▼

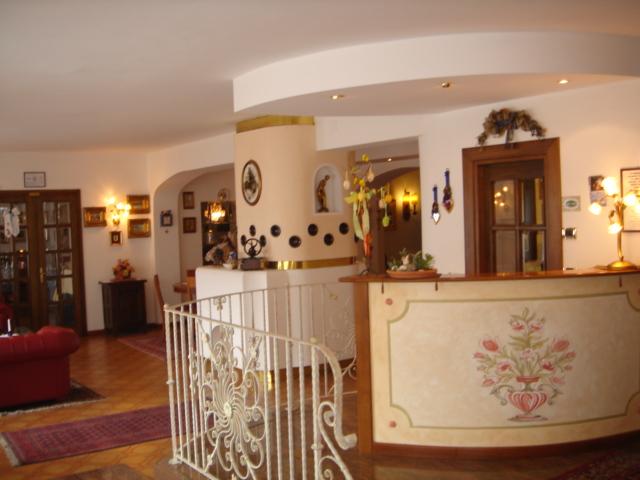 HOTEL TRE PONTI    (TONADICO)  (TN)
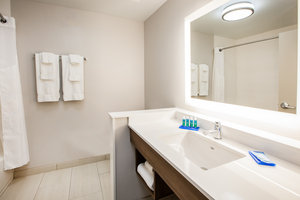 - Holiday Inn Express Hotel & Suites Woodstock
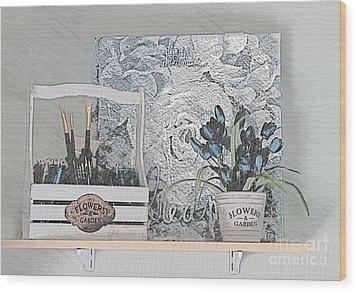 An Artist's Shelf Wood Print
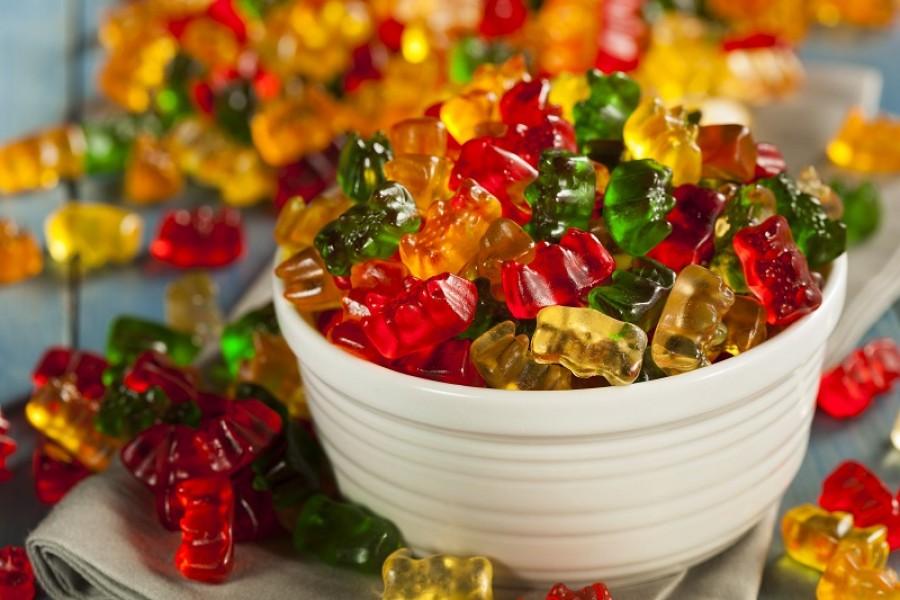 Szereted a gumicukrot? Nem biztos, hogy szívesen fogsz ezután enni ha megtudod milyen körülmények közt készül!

▲

Could you output the listing word for word, omitting every picture?

 HOTEL TRE PONTI    (TONADICO)  (TN)
 - Holiday Inn Express Hotel & Suites Woodstock
 An Artist's Shelf Wood Print
 Szereted a gumicukrot? Nem biztos, hogy szívesen fogsz ezután enni ha megtudod milyen körülmények közt készül!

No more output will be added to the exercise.